Aug. 1, 1957
Los Angeles
Maybe it’s heat, maybe it’s the smog (what would be a Stage 3 alert today), but The Times is full of odd crime news.
A rabid 2-year-old fox terrier mix went on a rampage starting at Wilshire Boulevard and Western Avenue, biting five people before a police officer shot it to death.
Stanley Papin, 49, a painter living at 9620 Anza Ave., Inglewood, followed the dog after being bitten on his right hand until Officer
George Audet killed the animal.
Papin and four others were treated for dog bites at Central Receiving Hospital, including Ray Ratliff, 18, who left before being told that the dog was rabid so he didn’t know he would need to undergo the Pasteur treatment.
Ratliff began hitchhiking to Sacramento, but returned to San Pedro after being picked up by a driver, a Good Samaritan who told him he should return to Los Angeles for treatment.

┄┄┄┄┄┄

Problems and tasks:
**A.** Determine whether each statement below agrees with the Los Angeles news passage. Answer yes or no for each, and quote the words of the passage that decide it.
(i) The dog bit five people before it was killed.
(ii) Stanley Papin was bitten on his left hand.
(iii) Ray Ratliff was told that the dog was rabid before he left the hospital.
**B.** According to the Los Angeles news passage, at which hospital were Papin and the four others treated for dog bites?
**C.** Pick up the Los Angeles news passage after its final sentence and continue it.

┄┄┄┄┄┄

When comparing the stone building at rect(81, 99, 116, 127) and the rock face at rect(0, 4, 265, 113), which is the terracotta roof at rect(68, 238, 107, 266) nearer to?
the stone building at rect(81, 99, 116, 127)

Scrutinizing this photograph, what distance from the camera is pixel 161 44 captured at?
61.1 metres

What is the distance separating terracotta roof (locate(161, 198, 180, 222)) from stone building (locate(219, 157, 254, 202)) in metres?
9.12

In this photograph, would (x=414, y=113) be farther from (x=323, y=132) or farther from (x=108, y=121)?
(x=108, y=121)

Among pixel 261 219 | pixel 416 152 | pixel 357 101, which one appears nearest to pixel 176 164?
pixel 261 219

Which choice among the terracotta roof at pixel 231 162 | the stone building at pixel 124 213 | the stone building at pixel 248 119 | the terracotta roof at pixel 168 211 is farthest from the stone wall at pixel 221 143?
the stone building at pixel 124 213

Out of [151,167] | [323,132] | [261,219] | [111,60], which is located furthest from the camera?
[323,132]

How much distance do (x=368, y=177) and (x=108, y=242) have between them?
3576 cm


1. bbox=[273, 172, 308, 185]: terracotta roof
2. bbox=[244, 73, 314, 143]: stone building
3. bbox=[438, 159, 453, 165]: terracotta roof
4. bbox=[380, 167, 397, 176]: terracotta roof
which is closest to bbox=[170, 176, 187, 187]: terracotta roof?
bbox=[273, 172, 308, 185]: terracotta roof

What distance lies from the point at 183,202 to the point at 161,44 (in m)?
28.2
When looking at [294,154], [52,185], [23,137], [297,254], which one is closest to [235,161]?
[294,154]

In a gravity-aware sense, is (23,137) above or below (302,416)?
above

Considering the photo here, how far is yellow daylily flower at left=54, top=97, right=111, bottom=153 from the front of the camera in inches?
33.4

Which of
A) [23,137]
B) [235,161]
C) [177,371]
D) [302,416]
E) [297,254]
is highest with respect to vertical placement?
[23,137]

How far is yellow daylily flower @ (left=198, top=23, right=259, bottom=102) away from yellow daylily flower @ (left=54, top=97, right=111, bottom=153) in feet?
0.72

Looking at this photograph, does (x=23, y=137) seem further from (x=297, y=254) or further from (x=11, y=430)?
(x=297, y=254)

┄┄┄┄┄┄

Results for each task:
**A.**
(i) Yes: "biting five people before a police officer shot it to death"
(ii) No: "after being bitten on his right hand"
(iii) No: "who left before being told that the dog was rabid"

**B.** Central Receiving Hospital.

**C.**
Speaking of Good Samaritans, three people were in custody after 11-year-old Wayne Halford, a Times paperboy living at 3425 Military Ave., noticed them burglarizing a house and drew a picture of their
car–including the license number: HCW 864. Police arrested Keith Nelson, 19; Johnny Godinez, 22; and Barbara A. Pope, 18, and recovered $2,000 in stolen jewelry.
Market owner Paul Gertz was not so fortunate during a holdup of his store at 436 S. Atlantic. Gertz told police that four customers were so distracted by a gorgeous woman shopping at the store that they didn’t notice the robbery and couldn’t provide descriptions to police.
Bonus fact: The first rabies case in California was reported in Los Angeles in 1898.